Le tableau représente un bourgeois entouré d'une jeune fille, d'une mendiante et d'un petit garçon à l'extérieur d'une maison dans la ville de Delft, reconnaissable grâce aux monuments représentés. Liée aux genres du portrait, du paysage urbain et de la peinture de genre, l'œuvre a fait l'objet de nombreuses interprétations. Les historiens de l'art ont débattu aussi bien de l'identité des personnages représentés que du message sous-jacent et de l'interprétation morale, politique ou sociale à donner de l'œuvre. Lors de son acquisition, la peinture devient la plus chère jamais achetée par le Rijksmuseum.

L'œuvre est une peinture à l'huile sur toile, mesurant environ 82 centimètres de haut sur 69 centimètres de large[1].

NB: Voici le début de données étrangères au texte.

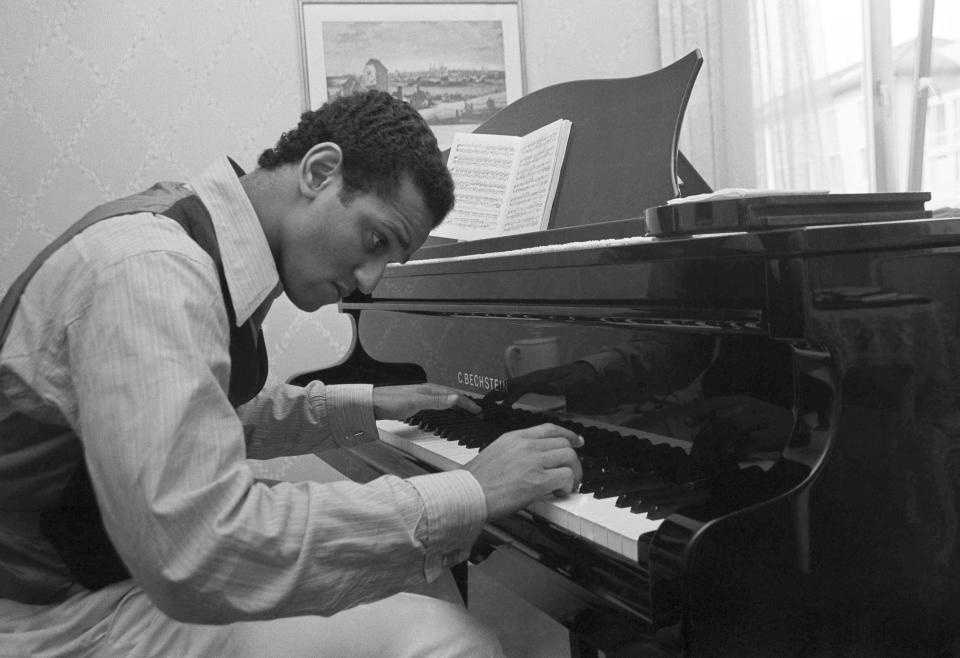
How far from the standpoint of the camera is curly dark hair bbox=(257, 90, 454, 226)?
1199 mm

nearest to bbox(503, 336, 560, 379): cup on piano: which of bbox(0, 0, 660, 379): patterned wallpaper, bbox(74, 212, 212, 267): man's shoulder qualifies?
bbox(74, 212, 212, 267): man's shoulder

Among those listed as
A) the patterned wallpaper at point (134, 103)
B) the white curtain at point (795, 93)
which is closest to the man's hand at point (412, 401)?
the patterned wallpaper at point (134, 103)

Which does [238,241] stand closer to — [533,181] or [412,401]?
[412,401]

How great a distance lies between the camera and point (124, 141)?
3.49 m

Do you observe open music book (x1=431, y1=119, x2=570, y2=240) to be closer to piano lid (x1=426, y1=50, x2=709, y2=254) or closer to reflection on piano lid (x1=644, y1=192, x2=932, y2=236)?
piano lid (x1=426, y1=50, x2=709, y2=254)

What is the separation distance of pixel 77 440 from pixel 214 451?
280mm

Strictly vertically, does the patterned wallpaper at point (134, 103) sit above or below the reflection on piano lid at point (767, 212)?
above

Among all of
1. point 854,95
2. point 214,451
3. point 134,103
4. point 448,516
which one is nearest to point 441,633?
point 448,516

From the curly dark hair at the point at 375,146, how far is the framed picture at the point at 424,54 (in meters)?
2.51

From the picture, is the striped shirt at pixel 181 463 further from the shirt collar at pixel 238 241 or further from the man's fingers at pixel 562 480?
the man's fingers at pixel 562 480

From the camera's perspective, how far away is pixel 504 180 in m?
2.20

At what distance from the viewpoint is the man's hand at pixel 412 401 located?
1.79 metres

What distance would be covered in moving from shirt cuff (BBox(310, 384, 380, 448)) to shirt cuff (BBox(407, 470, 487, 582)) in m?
0.75

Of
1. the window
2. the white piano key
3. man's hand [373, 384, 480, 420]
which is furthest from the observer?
the window
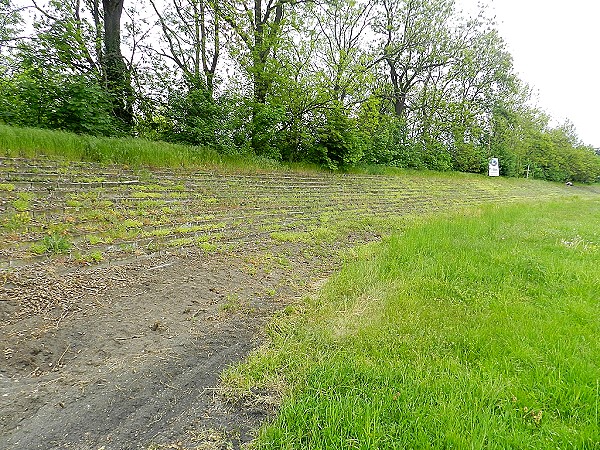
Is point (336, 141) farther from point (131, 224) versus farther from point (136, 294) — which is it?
point (136, 294)

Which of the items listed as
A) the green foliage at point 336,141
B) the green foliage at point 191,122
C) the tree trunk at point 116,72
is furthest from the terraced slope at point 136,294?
the green foliage at point 336,141

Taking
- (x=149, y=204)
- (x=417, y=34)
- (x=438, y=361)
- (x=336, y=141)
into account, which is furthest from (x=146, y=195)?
(x=417, y=34)

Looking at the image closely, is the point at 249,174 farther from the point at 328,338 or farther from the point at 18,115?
the point at 328,338

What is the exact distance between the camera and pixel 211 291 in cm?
361

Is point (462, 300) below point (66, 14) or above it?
below

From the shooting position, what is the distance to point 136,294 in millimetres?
3256

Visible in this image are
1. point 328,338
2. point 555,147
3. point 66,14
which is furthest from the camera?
point 555,147

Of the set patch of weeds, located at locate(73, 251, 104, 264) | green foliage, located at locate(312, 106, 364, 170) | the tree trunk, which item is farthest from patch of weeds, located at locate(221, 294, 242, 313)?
green foliage, located at locate(312, 106, 364, 170)

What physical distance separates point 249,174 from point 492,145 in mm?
22863

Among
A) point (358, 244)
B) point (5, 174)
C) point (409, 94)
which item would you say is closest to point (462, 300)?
point (358, 244)

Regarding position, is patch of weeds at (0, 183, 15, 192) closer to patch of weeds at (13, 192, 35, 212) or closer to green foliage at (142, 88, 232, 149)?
patch of weeds at (13, 192, 35, 212)

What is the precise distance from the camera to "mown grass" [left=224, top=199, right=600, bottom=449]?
1.79 metres

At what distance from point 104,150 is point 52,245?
3047 millimetres

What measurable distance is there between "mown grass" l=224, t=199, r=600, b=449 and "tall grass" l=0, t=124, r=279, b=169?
15.7 feet
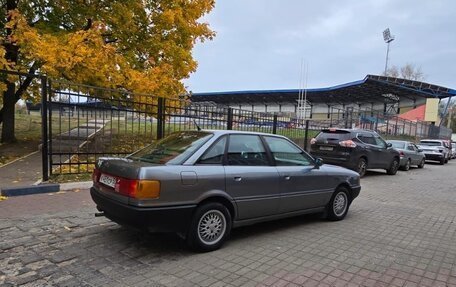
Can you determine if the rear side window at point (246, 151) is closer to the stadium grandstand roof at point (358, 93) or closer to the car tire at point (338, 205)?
the car tire at point (338, 205)

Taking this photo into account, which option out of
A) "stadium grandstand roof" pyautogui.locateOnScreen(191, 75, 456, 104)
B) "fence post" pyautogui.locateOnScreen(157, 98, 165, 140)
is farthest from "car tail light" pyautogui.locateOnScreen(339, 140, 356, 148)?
"stadium grandstand roof" pyautogui.locateOnScreen(191, 75, 456, 104)

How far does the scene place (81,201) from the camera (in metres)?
7.14

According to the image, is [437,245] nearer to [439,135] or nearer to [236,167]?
[236,167]

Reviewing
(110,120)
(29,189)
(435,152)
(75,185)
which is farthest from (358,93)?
(29,189)

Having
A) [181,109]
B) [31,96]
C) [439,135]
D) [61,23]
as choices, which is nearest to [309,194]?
[181,109]

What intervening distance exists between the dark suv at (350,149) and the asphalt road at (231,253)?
226 inches

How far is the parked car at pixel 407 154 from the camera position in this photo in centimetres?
1712

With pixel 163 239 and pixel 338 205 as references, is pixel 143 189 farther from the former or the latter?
pixel 338 205

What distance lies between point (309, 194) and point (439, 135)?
155 ft

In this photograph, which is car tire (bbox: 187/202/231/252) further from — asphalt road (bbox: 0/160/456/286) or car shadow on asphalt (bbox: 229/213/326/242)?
car shadow on asphalt (bbox: 229/213/326/242)

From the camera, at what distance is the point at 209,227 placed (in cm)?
473

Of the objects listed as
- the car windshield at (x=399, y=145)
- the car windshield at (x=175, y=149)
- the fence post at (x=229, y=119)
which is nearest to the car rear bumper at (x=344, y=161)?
the fence post at (x=229, y=119)

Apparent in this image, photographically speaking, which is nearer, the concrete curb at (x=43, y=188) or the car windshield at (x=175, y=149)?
the car windshield at (x=175, y=149)

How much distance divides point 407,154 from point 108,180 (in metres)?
16.1
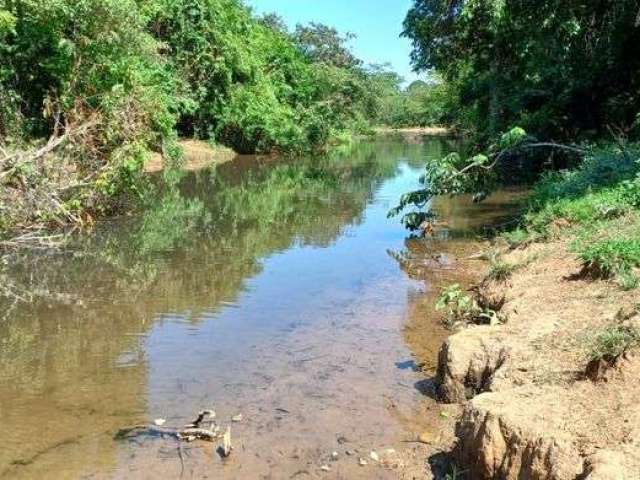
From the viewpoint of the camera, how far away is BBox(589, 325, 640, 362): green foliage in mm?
4953

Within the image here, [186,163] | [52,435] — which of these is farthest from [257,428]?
[186,163]

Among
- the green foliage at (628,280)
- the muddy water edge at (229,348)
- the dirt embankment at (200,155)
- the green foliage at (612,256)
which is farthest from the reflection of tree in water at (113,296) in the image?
the dirt embankment at (200,155)

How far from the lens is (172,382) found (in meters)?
6.89

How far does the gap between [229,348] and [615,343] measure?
4333 mm

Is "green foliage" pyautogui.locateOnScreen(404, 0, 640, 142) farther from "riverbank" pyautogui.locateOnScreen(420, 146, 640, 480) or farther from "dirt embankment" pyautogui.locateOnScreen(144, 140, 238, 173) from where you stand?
"dirt embankment" pyautogui.locateOnScreen(144, 140, 238, 173)

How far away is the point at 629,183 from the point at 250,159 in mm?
25948

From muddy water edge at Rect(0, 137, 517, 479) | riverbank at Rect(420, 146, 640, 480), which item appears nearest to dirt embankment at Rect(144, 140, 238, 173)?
muddy water edge at Rect(0, 137, 517, 479)

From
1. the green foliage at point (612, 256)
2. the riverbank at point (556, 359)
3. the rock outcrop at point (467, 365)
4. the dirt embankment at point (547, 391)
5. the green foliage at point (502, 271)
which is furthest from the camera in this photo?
the green foliage at point (502, 271)

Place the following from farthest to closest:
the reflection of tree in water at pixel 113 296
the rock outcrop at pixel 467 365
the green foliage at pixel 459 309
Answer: the green foliage at pixel 459 309, the rock outcrop at pixel 467 365, the reflection of tree in water at pixel 113 296

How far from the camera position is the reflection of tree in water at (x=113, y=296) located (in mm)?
5918

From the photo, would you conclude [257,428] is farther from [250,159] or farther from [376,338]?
[250,159]

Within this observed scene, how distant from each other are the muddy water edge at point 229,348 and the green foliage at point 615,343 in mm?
1473

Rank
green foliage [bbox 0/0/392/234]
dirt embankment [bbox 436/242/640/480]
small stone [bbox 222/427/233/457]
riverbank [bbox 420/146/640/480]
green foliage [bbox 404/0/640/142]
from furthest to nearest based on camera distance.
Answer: green foliage [bbox 404/0/640/142] < green foliage [bbox 0/0/392/234] < small stone [bbox 222/427/233/457] < riverbank [bbox 420/146/640/480] < dirt embankment [bbox 436/242/640/480]

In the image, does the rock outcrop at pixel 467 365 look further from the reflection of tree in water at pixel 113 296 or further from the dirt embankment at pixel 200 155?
the dirt embankment at pixel 200 155
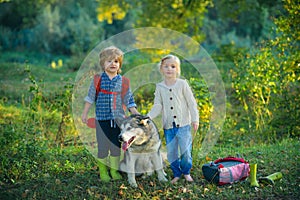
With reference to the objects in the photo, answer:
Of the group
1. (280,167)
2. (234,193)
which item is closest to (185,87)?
(234,193)

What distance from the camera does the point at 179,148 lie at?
15.6ft

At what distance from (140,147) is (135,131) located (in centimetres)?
24

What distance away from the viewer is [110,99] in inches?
178

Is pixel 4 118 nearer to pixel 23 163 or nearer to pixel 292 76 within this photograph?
pixel 23 163

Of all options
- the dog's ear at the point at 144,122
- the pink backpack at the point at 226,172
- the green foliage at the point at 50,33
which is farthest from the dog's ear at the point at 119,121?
the green foliage at the point at 50,33

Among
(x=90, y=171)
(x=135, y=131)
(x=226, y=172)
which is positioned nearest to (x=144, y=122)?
(x=135, y=131)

Le personnage principal est assis au centre du tableau. Il s'agit d'un homme élégamment vêtu d'un habit et d'un chapeau noirs, s'appuyant majestueusement sur la balustrade du perron de sa maison. Un canal, sans doute l'Oude Delft vieux Delft »), coule devant sa maison. Plusieurs bâtiments de la ville de Delft sont visibles en arrière-plan : le clocher de l'église Oude Kerk vieille église ») dont l'horloge indique 5 heures, le couvent Prinsenhof cour princière ») et les résidences du Delflandhuis maison du Delfland »)[2]. Toutefois, le pont sur le canal est une invention de Steen[3].

L'homme tient à la main un papier portant l'inscription « Delft » et un sceau brisé, ce qui laisse penser qu'il s'agit d'une lettre portant une adresse[4].

Sur sa droite, une jeune fille habillée d'une élégante robe de brocart descend les marches. De l'autre côté, une vieille femme pauvrement vêtue et appuyée sur un bâton parle à l'homme en tendant la main, paume ouverte, vers lui. Derrière, un jeune garçon dans un manteau trop grand tient à la main son chapeau[2]. Le bonnet en fourrure de la femme pourrait indiquer une origine allemande[5].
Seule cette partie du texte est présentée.